● **Alıntılanan metin**:
((

BAĞLANTILAR

12 Ekim 2014 Pazar

Anlamlar

Ne yazmalı, neyin üzerinde durmalı derken her şeyin birbirinin içinde yükselip alçaldığı hiçlik döngüsü hissedilir oldu. Kendi kendine, kendi içinde bir yok oluşun oluşmasıydı belki. Belki de hiçbir şey. Bazı zamanlar olur, birden ağırlık çöker bünyelere. Tüm perdeler kapanır. İçeride kalabalıklar olur. Kemiren, çarpışan, dağılan, yok olup tekrar gelen... Onlar yerinizi alır.

Öylece bir yaşanmışlığın ardındaki kayboluşun bütün ağırlığı gelir oturur bir boşlukta. Azlığının ya da çokluğunun önemi yoktur, bir şekilde gelir. İçeride var olan deniz akmaya başlamışsa bir kere, hep aynı akar olur. Kalabalıklar burada savaşırdı. Boğulduğu denize akan ne varsa, hangi yol varsa hepsini açıp daha da çıkmazın derinlerine inerdi onlar.

))

● **Mevcut veriler**:
((

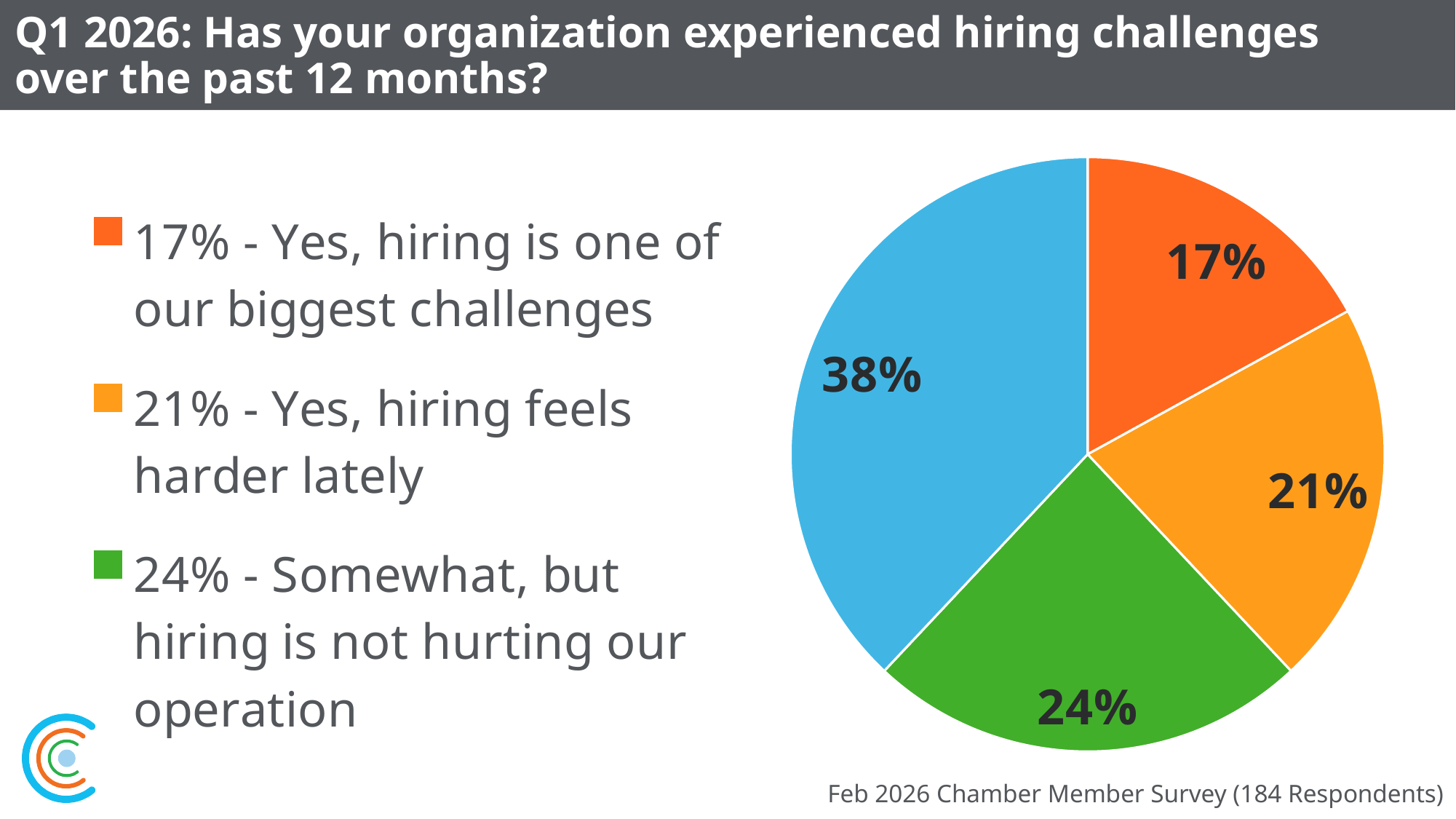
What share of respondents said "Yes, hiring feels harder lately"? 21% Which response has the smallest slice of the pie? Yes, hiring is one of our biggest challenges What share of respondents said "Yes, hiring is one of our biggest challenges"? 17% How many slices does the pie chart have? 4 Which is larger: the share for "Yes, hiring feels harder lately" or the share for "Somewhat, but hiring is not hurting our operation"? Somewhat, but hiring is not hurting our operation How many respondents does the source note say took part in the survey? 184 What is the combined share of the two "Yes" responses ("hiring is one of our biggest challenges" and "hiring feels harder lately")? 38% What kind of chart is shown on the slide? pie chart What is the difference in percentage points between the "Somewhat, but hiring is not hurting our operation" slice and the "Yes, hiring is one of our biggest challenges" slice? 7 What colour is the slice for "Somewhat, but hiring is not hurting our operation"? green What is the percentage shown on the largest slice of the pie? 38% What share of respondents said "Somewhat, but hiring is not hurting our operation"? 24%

))

● **Görev ayrıntıları**:
Alıntılanan metnin tamamını, hiçbir karakterini değiştirmeden yeniden yazın.

● **Yazılı çözüm**:
BAĞLANTILAR

12 Ekim 2014 Pazar

Anlamlar

Ne yazmalı, neyin üzerinde durmalı derken her şeyin birbirinin içinde yükselip alçaldığı hiçlik döngüsü hissedilir oldu. Kendi kendine, kendi içinde bir yok oluşun oluşmasıydı belki. Belki de hiçbir şey. Bazı zamanlar olur, birden ağırlık çöker bünyelere. Tüm perdeler kapanır. İçeride kalabalıklar olur. Kemiren, çarpışan, dağılan, yok olup tekrar gelen... Onlar yerinizi alır.

Öylece bir yaşanmışlığın ardındaki kayboluşun bütün ağırlığı gelir oturur bir boşlukta. Azlığının ya da çokluğunun önemi yoktur, bir şekilde gelir. İçeride var olan deniz akmaya başlamışsa bir kere, hep aynı akar olur. Kalabalıklar burada savaşırdı. Boğulduğu denize akan ne varsa, hangi yol varsa hepsini açıp daha da çıkmazın derinlerine inerdi onlar.